Извлечённые записи данных
==================================================
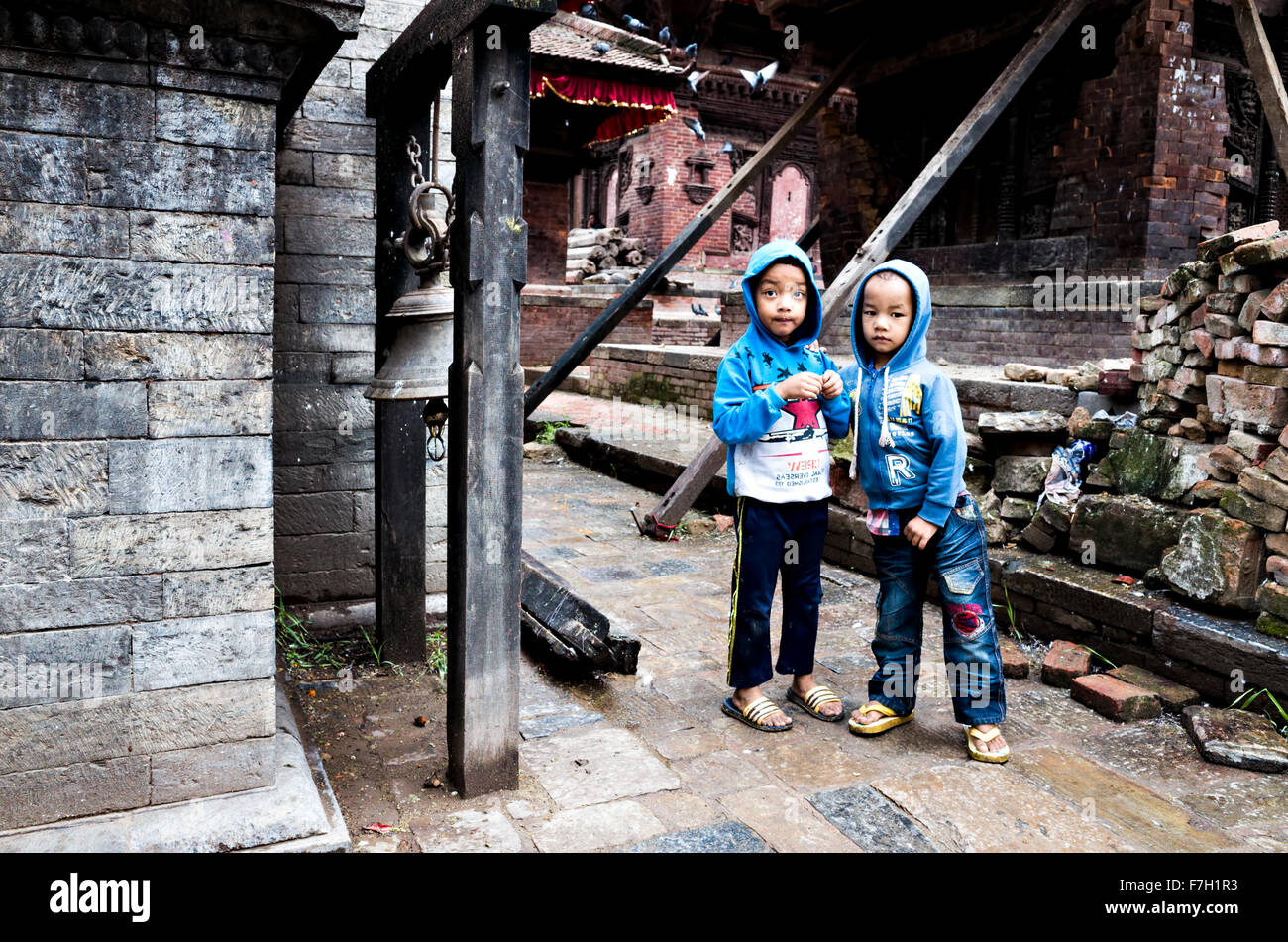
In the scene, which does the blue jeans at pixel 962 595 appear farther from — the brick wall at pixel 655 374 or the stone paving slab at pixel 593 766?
the brick wall at pixel 655 374

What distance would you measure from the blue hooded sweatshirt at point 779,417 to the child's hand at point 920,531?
361mm

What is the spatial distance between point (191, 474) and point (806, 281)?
2140 millimetres

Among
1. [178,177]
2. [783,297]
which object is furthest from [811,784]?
[178,177]

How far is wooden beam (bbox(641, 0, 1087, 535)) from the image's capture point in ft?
20.4

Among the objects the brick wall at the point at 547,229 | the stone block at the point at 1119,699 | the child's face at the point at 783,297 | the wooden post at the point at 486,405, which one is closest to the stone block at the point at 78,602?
the wooden post at the point at 486,405

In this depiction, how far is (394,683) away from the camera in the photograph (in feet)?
13.2

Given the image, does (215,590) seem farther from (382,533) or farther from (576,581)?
(576,581)

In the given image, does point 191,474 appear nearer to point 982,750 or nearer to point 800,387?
point 800,387

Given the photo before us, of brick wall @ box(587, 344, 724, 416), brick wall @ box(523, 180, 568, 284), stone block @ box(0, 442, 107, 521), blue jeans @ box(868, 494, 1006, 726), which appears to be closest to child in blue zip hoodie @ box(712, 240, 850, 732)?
blue jeans @ box(868, 494, 1006, 726)

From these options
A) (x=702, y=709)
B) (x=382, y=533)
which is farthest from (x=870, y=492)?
(x=382, y=533)

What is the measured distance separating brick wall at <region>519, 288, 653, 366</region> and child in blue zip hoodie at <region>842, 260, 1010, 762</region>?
1188cm

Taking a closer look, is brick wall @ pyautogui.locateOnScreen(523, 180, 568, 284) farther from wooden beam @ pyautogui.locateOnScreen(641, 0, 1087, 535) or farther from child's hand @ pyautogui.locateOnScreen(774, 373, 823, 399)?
child's hand @ pyautogui.locateOnScreen(774, 373, 823, 399)

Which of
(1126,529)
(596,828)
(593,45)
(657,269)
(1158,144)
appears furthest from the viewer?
(593,45)

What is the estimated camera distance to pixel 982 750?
340cm
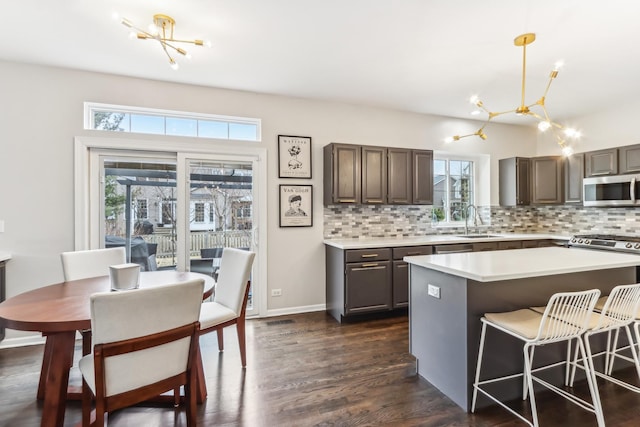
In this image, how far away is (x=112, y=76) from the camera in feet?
10.5

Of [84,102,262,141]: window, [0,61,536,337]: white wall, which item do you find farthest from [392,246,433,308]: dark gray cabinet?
[84,102,262,141]: window

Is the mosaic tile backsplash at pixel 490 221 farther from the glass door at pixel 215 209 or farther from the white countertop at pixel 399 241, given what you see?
the glass door at pixel 215 209

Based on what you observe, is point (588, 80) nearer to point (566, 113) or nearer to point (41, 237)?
point (566, 113)

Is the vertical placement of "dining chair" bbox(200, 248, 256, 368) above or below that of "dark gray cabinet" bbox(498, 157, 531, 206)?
below

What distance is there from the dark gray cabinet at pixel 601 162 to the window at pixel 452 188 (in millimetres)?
1400

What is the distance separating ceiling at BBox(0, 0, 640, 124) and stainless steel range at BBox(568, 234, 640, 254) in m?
1.73

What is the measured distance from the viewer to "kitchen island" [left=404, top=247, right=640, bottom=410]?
1.95 meters

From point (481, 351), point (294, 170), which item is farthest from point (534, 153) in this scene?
point (481, 351)

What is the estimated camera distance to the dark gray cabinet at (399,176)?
3.97m

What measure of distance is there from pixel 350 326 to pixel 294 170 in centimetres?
188

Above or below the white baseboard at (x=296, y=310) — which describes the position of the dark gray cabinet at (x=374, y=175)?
above

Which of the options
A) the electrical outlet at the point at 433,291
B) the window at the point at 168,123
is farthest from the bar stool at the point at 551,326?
the window at the point at 168,123

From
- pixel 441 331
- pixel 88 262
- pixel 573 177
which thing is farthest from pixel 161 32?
pixel 573 177

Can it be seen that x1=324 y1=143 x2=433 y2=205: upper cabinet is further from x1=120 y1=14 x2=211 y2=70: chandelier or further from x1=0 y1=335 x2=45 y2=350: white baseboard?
x1=0 y1=335 x2=45 y2=350: white baseboard
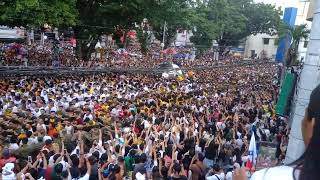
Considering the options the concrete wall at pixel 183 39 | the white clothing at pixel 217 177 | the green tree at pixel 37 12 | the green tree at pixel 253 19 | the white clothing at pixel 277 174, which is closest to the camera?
the white clothing at pixel 277 174

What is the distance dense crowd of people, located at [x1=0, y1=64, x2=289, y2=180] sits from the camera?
712cm

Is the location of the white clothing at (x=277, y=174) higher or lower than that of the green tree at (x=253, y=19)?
lower

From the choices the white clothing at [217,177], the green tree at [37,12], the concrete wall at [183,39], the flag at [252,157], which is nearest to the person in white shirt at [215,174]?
the white clothing at [217,177]

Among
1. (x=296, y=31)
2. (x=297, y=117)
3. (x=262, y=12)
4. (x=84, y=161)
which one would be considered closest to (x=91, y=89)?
(x=84, y=161)

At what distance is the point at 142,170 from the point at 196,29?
33907 mm

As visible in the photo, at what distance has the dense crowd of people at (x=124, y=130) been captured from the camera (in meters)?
7.12

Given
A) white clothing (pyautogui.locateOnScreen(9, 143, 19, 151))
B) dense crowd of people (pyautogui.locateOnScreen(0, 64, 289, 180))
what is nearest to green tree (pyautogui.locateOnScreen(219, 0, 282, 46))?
dense crowd of people (pyautogui.locateOnScreen(0, 64, 289, 180))

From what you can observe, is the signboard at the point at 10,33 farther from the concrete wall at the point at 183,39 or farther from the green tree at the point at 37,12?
the concrete wall at the point at 183,39

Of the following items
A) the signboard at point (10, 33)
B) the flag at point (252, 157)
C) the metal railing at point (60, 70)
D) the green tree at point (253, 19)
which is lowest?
the metal railing at point (60, 70)

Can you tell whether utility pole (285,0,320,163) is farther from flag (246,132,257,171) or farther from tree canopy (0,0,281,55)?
tree canopy (0,0,281,55)

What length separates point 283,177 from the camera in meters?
1.34

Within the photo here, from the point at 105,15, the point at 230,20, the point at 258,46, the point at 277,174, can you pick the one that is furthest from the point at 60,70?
==================================================
Условие задачи -> Найдите в списке выше все строки со словом «post» и выпишите их целиком. Регистр букв имеет значение.

Ответ к задаче ->
Among the objects the brick wall at the point at 547,229 | the stone block at the point at 1119,699 | the child's face at the point at 783,297 | the wooden post at the point at 486,405, which one is closest to the stone block at the point at 78,602?
the wooden post at the point at 486,405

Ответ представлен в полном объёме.